National elections in Germany, New Zealand and other countries have moved away from the "first past the post" system that exists now in the Foundation due to identified inadequacies in proper representation. Adoption of a more democratic scheme of election there has not caused the sky to fall on their heads.

The ideal goal of an election is that it is truly representative.


Not on this topic but while we're discussing the internationalisation of Openstack, @mikal suggested a great idea to me yesterday. A sponsored travel program could be introduced for people whose location is more remote and who are significantly contributing to code. They may be independent or perhaps work for companies that cannot, or will not, send them to summits.

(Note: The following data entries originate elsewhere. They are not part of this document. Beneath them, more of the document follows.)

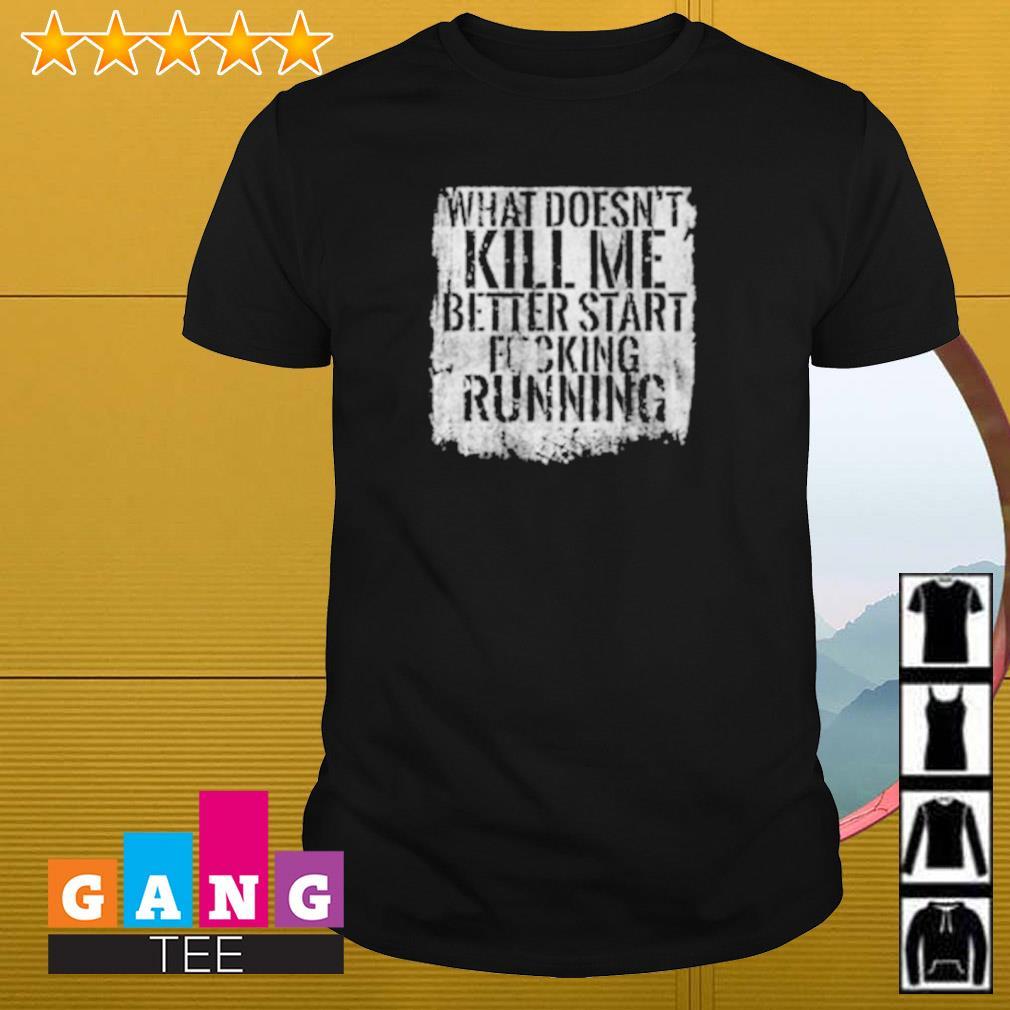 What doesn't kill me better start fucking running shirt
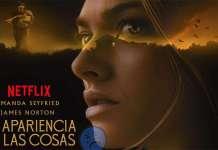 La-apariencia-de-las-cosas-Netflix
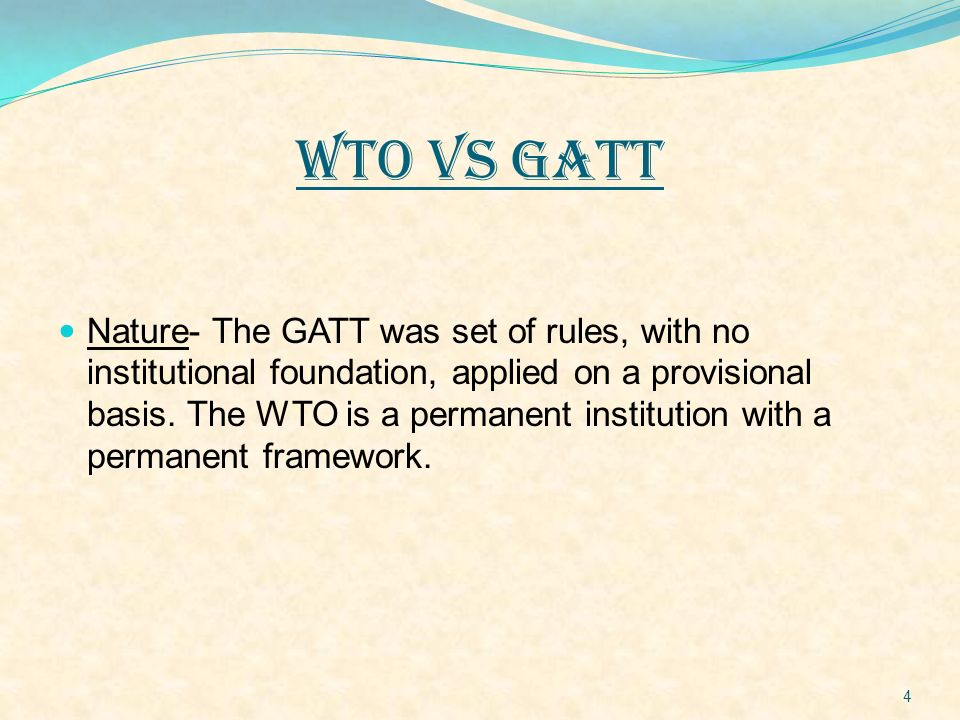 WTO VS GATT Nature- The GATT was set of rules, with no institutional foundation, applied on a provisional basis. The WTO is a permanent institution wi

> -----Original Message-----
> From: Soren Hansen [mailto:soren at linux2go.dk]
> Sent: Friday, 12 October 2012 12:10 AM
> To: Christopher B Ferris
> Cc: foundation at lists.openstack.org; Vincent Untz
> Subject: Re: [OpenStack Foundation] Board Meeting - October 15th
> 2012/10/11 Christopher B Ferris <chrisfer at us.ibm.com>:
> > I'd like to see OpenStack Foundation adopt a policy it should have
> > adopted at the outset. Limit Board representation to a single
> > individual from an affiliated entity, period.
> I think this would be a grave mistake.
> If every single member of the community wanted the same two specific individuals
> to be on the board, but they just happened to work for the same company, why
> should that exclude one of them? This is a theoretical situation, of course, but it
> demonstrates the point:
> The goal shouldn't be to limit who gets elected. The goal is to prevent a company
> from unduly affecting the results of the election. These are orthogonal concerns.

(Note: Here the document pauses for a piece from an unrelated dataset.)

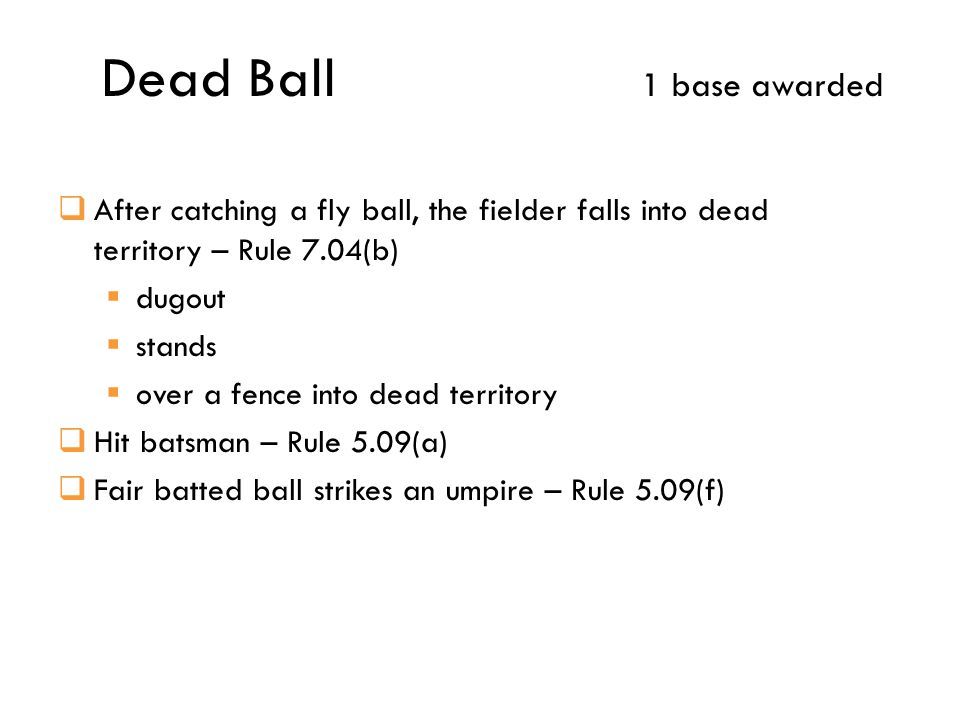 Dead Ball 1 base awarded  After catching a fly ball, the fielder falls into dead territory – Rule 7.04(b)  dugout  stands  over a fence into dead territory  Hit batsman – Rule 5.09(a)  Fair batted ball strikes an umpire – Rule 5.09(f)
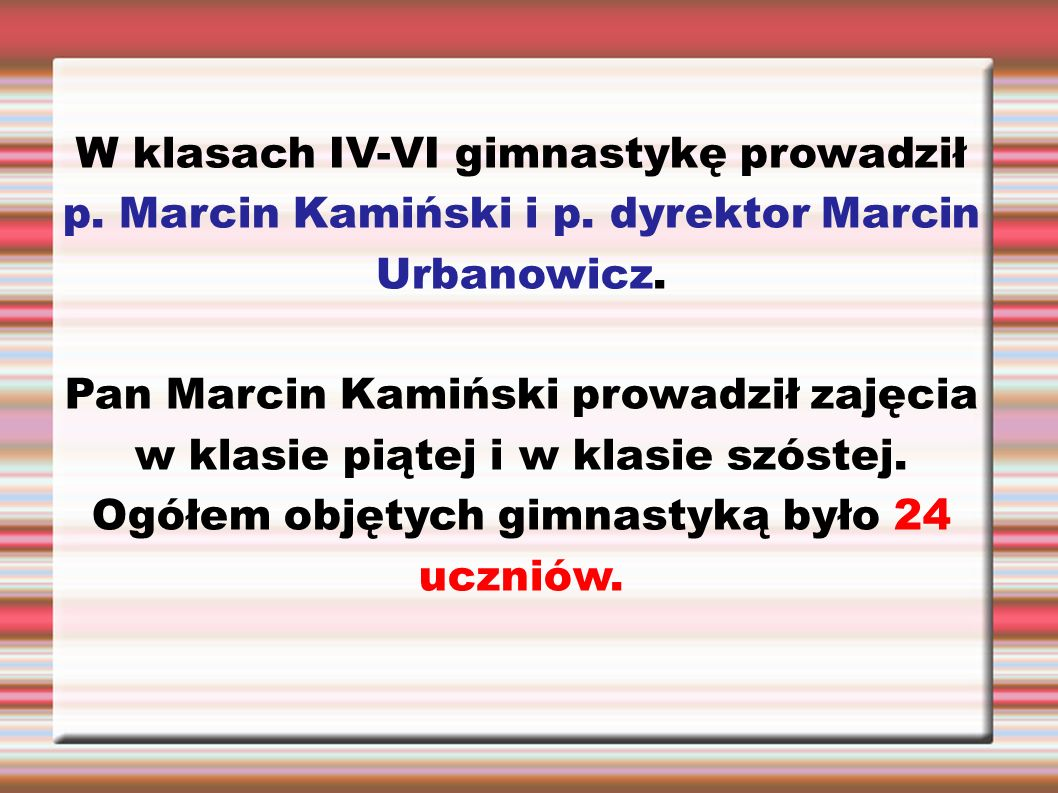 W klasach IV-VI gimnastykę prowadził p. Marcin Kamiński i p. dyrektor Marcin Urbanowicz. Pan Marcin Kamiński prowadził zajęcia w klasie piątej i w kla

> They only align somewhat under the assumption that employees of a particular
> company only vote for candidates from their own company and that noone outside
> said company votes for them.
> If the community in general (i.e. not just those affiliated with a particular company)
> find that some people are the best fits for the board, those are the ones we should
> have on the board. So what if they part of the same organisation?

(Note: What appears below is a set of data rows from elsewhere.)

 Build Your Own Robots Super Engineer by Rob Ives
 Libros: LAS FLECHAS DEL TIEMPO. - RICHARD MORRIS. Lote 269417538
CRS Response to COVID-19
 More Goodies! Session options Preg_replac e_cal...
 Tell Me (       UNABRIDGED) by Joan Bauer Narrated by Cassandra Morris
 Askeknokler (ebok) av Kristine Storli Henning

> It's not hard to imagine discussions where the two opposing positions were
> favourable to corporate contributors and favourable to individual contributors,
> respectively. The one-individual-per-company policy does absolutely nothing to
> prevent large companies to fill the board with individuals favourable to their goals.
> Condorcet or STV would both be vast improvements over the current election
> system, but if we're really concerned that large companies excert too influence, why
> don't we limit the number of voters?
> What if employees of platinum members couldn't vote at all? They already have a
> representative on the board.
> What if we weren't allowed to vote for people from our own company?
> What if we flipped the vote upside down and instead of electing the people who gets
> the most votes *for* them, we elect the people with the least votes *against* them?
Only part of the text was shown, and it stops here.